O público ouviu atentamente, pedindo para repetir os nomes das castas, dos produtores, dos vinhos que estavam em prova, e entusiasmando-se com dicas sobre qual o melhor sítio para comer leitão da Bairrada. Muitos dos presentes já tinham visitado Portugal. Era o caso de Cleverson e Clécia, um casal que esteve recentemente no Norte o país. “Adoro Vinho do Porto”, diz Clécia, entusiasmada, enquanto Clerverson recorda o “grande carinho” com que foram recebidos em Portugal, e afirma que o conhecimento dos vinhos portugueses no Brasil é cada vez maior devido a um trabalho de divulgação que “tem sido muito bem feito” nos últimos anos.

“Os brasileiros, principalmente aqui no Rio, que é uma cidade mais portuguesa - São Paulo é mais italiana - sempre beberam muito o vinho português”, explica ao PÚBLICO Luiz Horta, crítico de O GLOBO, que fez, juntamente com a crítica gastronómica do mesmo jornal, Luciana Fróes, uma prova de harmonização de vinho com doces portugueses e chocolates. “Depois, há uns 20 anos, o Chile entrou pesadamente, e a marca Chile afirmou-se”.

Portugal tem muito a seu favor, acredita Luiz Horta. “As regiões são incríveis, o Dão, a Bairrada, o Douro, o Alentejo, mas é mais importante vender a marca Vinho de Portugal para que as pessoas voltem a beber vinho português, e aí depois começar a falar das regiões”. Não acha que o preço seja um grande problema. “Tem muito vinho que entra com um preço competitivo, tem mesmo Portos e Madeiras que estão a um preço muito barato. Mas no vinho fortificado houve um recuo. Antigamente não se terminava uma refeição sem um Porto, era chique, não se vivia sem Vinho do Porto, mas este foi perdendo mercado.”

**REGISTROS ARMAZENADOS**
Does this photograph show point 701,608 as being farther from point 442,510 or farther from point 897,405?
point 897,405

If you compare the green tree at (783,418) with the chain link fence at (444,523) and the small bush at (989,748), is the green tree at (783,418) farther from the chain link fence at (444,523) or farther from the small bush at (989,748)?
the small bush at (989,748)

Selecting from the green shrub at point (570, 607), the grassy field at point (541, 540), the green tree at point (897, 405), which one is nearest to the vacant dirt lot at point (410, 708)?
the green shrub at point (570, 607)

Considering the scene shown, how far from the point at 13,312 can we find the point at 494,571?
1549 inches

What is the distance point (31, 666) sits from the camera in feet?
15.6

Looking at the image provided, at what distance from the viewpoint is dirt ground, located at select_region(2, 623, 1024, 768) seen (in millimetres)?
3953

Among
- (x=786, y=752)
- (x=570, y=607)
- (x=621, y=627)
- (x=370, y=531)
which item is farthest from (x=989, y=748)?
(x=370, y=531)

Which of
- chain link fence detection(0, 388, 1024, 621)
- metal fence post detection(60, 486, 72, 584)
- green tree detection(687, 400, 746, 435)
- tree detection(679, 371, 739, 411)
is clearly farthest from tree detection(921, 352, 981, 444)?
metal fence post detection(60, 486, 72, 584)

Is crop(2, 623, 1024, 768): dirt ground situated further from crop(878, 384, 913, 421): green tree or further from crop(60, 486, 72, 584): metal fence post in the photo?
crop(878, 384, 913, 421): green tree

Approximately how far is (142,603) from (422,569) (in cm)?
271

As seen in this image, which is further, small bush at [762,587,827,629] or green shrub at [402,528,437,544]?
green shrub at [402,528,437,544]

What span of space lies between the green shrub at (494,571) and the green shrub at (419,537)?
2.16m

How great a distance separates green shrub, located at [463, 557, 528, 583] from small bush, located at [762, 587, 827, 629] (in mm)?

**INSTRUÇÕES**
1 - Nos registros, reproduza o trecho que vai da linha que contém “As seen in this” até o fim dos registros, renomeando “small bush” como “little bush” e sem alterar mais nada.
2 - Dê continuidade ao texto sobre os vinhos portugueses no Brasil a partir do ponto em que ele termina.

**RESPOSTAS**
1 -
As seen in this image, which is further, little bush at [762,587,827,629] or green shrub at [402,528,437,544]?
green shrub at [402,528,437,544]

What span of space lies between the green shrub at (494,571) and the green shrub at (419,537)?
2.16m

How great a distance separates green shrub, located at [463, 557, 528, 583] from little bush, located at [762, 587, 827, 629] (in mm)?

2 -
E será confuso para os consumidores falar em tantas castas diferentes? “Penso que um pouco, mas menos do que a Borgonha. Além disso, Portugal entra com uma vantagem: as pessoas conseguem ler os rótulos, e identificam Douro, Dão, Alentejo. A Touriga Nacional já é reconhecida, o Alvarinho também. O resto vem com o tempo.”

Um problema que ainda subsiste é o da relação dos brasileiros com o vinho branco. “O público mais comum ainda acha que vinho branco não é vinho. E quando se fala ‘você está em Manaus, está um calor enorme’, eles dizem ‘mas ponho o meu ar condicionado fortíssimo, e abro o meu Pêra Manca’. É uma coisa cultural.”

Pedro Carvalho confronta-se directamente com esse problema. É produtor, e há dois anos mudou-se para o Brasil para, com uma sócia brasileira, abrir uma empresa importadora, a Terra a Terra. “Sempre acreditei no mercado brasileiro, mas não estava satisfeito com as quantidades que se vendiam, e achei que se podia fazer um melhor trabalho. Por isso vim”, conta. As coisas estão a correr bem, diz, mas lamenta que haja “muita burocracia” e que “as taxas aumentem o preço de compra em 160%”.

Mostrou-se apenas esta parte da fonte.